I’m a fairly experienced Stan user, but I’ve come across a new issue that I haven’t seen before or found documented elsewhere, and I am looking for some troubleshooting insights. Specifically, the acceptance probability after warmup falls from moderate to close to zero, soon after the start of sampling.

I’m running a variant of a dynamic LDA model (which I know is difficult for NUTS due to the multimodal posterior). I’ve built the model up bit by bit, and have found Stan does a good job of estimating nested submodels. However, in my final specification (which includes one additional dynamic component), I find that the post-warmup acceptance probability quickly falls to zero.

I’m running this using cmdstan-2.18. Checking the output, there are several things of note:

The acceptance probability approaches zero within 50 iterations of post-warmup sampling, but there are no divergences or anything else. Moreover, Stan doesn’t return any messages after sampling. (I’m not sure if I should expect such messages using cmdstan? I typically use rstan)

The first few draws after warm-up have an acceptance probability below the target (~0.6 instead of the target 0.95)

The sampler hits the maximum treedepth (10).

Even though the acceptance probability collapses to zero, if you look at the point estimates where it gets stuck, they are similar to the point estimates from the submodels (for the parameters that are the same). On the submodels, there was no such acceptance rate problem.

This is a fairly complex model that takes a while to run, which makes it a bit difficult to troubleshoot via experimentation, which would be my normal approach. I’m thus wondering if these sampler pathologies are representative of any specific issue. Has anyone encountered something similar? Is this problem typical of…

the warm-up hasn’t worked and needs longer for adaptation (since the model takes a while to run and I’m still experimenting with the specification, I’ve only been running short chains)?
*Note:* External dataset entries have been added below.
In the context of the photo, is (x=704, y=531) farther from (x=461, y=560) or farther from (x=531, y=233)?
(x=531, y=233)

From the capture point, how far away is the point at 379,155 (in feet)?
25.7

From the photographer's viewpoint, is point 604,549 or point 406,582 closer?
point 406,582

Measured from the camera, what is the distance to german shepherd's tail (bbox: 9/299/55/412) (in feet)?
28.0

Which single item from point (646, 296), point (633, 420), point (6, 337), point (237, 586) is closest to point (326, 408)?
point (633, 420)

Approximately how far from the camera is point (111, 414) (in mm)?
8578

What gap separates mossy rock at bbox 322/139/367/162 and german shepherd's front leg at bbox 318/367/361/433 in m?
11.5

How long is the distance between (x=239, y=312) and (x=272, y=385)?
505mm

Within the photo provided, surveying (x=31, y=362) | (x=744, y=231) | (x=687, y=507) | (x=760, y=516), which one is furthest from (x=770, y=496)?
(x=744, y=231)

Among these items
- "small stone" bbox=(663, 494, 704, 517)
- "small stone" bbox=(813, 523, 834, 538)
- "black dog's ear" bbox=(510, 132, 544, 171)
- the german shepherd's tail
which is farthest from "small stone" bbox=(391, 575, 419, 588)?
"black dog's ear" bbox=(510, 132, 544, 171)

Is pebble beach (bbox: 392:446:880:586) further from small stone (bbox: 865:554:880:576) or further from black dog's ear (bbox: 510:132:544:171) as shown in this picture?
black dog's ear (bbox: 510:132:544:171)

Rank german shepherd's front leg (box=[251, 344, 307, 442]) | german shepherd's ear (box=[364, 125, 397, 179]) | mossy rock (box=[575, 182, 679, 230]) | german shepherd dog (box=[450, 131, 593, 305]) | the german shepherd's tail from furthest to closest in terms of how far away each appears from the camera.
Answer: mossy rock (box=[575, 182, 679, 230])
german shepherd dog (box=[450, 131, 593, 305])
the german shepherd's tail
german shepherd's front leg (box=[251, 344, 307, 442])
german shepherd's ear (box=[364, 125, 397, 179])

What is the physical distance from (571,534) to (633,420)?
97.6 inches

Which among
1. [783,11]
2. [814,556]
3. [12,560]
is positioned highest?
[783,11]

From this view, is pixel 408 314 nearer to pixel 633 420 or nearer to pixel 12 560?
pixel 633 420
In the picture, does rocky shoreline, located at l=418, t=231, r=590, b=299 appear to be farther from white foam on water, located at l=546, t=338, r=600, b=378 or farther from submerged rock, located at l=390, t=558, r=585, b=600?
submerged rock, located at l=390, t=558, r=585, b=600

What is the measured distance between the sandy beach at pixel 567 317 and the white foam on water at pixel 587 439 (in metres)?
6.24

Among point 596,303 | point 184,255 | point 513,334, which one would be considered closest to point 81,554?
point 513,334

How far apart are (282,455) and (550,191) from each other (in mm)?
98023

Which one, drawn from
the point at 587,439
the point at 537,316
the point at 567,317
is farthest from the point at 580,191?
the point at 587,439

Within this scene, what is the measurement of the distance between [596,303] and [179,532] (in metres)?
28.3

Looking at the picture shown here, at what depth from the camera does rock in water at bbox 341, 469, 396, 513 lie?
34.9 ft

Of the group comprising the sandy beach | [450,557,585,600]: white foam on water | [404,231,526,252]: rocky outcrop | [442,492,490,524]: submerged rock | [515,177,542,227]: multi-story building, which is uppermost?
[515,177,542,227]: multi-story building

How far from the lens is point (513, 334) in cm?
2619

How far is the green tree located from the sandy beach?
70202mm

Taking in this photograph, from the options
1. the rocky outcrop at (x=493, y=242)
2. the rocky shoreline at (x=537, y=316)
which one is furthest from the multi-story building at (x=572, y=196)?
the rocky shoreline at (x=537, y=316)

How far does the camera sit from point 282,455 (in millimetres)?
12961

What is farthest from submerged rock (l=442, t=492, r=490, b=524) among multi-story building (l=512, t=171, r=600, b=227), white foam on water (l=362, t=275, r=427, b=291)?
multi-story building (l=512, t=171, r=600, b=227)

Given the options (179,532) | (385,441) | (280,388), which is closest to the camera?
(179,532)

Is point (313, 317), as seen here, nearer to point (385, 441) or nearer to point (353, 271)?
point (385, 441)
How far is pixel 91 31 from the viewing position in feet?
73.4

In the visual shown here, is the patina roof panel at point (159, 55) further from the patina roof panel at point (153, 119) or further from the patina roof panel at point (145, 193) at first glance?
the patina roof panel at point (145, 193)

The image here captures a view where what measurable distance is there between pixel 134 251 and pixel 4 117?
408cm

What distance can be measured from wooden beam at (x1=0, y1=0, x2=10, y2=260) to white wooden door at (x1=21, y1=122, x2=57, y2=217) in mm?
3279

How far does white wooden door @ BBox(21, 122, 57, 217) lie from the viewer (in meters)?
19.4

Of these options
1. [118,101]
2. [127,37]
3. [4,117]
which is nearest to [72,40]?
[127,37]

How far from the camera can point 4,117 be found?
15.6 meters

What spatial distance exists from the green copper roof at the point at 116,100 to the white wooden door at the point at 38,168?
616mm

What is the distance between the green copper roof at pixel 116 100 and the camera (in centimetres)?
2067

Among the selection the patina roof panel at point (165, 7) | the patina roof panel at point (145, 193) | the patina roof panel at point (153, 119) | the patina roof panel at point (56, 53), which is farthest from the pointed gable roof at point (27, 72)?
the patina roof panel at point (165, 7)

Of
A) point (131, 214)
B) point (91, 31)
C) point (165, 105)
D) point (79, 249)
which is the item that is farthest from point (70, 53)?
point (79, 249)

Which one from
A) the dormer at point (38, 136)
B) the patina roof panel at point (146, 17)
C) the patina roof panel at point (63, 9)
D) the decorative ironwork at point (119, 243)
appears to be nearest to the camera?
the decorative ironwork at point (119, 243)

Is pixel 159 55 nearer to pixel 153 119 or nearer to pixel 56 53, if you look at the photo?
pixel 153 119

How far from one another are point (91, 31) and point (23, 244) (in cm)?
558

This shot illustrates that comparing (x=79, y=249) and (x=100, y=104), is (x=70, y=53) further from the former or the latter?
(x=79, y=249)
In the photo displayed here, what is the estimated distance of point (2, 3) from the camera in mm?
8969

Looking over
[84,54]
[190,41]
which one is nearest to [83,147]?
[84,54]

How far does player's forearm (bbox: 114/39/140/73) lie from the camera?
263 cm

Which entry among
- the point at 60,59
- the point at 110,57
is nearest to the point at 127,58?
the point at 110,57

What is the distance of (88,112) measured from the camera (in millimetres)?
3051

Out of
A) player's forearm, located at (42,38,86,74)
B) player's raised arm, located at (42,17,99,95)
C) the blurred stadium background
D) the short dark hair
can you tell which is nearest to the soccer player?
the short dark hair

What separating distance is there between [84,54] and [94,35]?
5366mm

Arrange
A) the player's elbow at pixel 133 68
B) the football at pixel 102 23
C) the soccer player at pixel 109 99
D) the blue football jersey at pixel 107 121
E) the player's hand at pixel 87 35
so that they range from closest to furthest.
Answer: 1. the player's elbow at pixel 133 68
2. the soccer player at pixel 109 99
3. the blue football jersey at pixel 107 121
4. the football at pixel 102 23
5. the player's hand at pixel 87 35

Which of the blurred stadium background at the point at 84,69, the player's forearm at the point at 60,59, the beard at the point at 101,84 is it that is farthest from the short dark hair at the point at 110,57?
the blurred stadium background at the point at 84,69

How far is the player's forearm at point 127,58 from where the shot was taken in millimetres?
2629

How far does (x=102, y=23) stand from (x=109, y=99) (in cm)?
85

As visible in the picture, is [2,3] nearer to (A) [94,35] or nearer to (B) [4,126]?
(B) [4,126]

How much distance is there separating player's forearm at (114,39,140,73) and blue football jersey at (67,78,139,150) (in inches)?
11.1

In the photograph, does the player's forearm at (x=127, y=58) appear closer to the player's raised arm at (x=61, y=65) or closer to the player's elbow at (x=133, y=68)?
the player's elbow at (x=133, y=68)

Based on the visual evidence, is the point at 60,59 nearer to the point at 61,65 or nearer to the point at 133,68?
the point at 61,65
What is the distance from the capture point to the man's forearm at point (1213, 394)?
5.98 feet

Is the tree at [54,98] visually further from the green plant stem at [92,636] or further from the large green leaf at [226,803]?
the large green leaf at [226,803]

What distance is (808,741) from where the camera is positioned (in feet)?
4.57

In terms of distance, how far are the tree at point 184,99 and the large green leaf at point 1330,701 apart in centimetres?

If you never hit the maximum treedepth, then it is not too low. If not (1), then I would guess (3): the ultimate model you are estimating is not amenable to MCMC.

The model does hit the maximum treedepth, and I’m running a version where that’s increased. But it takes a while to run, so I’m trying to understand the potential drivers of the problem in the meantime, as I’m not sure that could be the central problem. My understanding is that maximum treedepth is just a matter of efficiency: could hitting the max treedepth alone be responsible for collapsing acceptance rate after warmup?

I know the model is not ideally suited for NUTS, but the nested submodels have worked fine, and I haven’t introduced a discontinuity in the parameter space. Is there another aspect of the model that would make it not amenable to NUTS, that may result in the collapsing acceptance stat?

Hitting the maximum treedepth is not as big a problem as divergences. If you only hit the maximum treedepth a few times, then it is likely not worth the time to re-run a long model. But if you hit the maximum treedepth often, that is a sign that it cannot get to some part of the parameter space from some other part of the parameter space in one transition, which is not very efficient. My guess is that it is not that relevant to the problem of the acceptance probability approaching zero.

The average acceptance probability falling to zero indicates that the numerical integrator within HMC is strongly deviating away from the energy level set that it’s meant to explore. This is typically caused by strong curvature, where the gradients rapidly oscillate across large magnitudes.

When the average acceptance probability falls to zero the adaptation compensates by dropping the step size to smaller values to increase the accuracy of the numerical integrator. Smaller step sizes require many more steps to explore the same neighborhood of parameter space, which is why you are saturating the maximum treedepth and getting inefficient exploration.

The fact that the average acceptance probability decays implies that either adaptation was terminated prematurely or that the curvature in your posterior is strongly varying. In the latter case the sampler would move from a well-behaved region to a poorly-behaved region and start falling apart.

This often happens when the target model is not strongly identified and part of the weakly-identitified submanifold features strong curvature, but it could be any number of pathologies.

This is very helpful, thank you. I’ll think more about this. I suspect I’ve been prematurely terminating the adaption. I had also incorporated some identifying restrictions in the model (fixing some parameters to zero), which I initially thought were necessary. Now, I’m not so convinced, and I’m wondering if those same assumptions may actually be leading to the strong curvature you mention, although I’m not sure I have a great grasp of what strong curvature means in practice. In any case, this is a good starting point for me to structure my thinking.

We usually look at the second-order approximation of the curvature, namely the matrix H(\theta) = \nabla_{\!\theta} \,\, \nabla_{\!\theta} \log p(\theta \mid y) of second derivatives of the log posterior density, which is where Stan’s sampling. If that varies a lot for different \theta, as it does in Neal’s funnel example (covered in the Stan users’ guide), where there is very high curvature in the neck, and very low curvature in the body. There can also be trouble when the condition of H(\theta) (ratio of largest to smallest Eigenvalue) gets high. This also happens in the funnel, which is axis aligned—the vertical dimension is basically just normal, whereas the horizontal dimension gets arbitrarily badly conditioned down in the neck.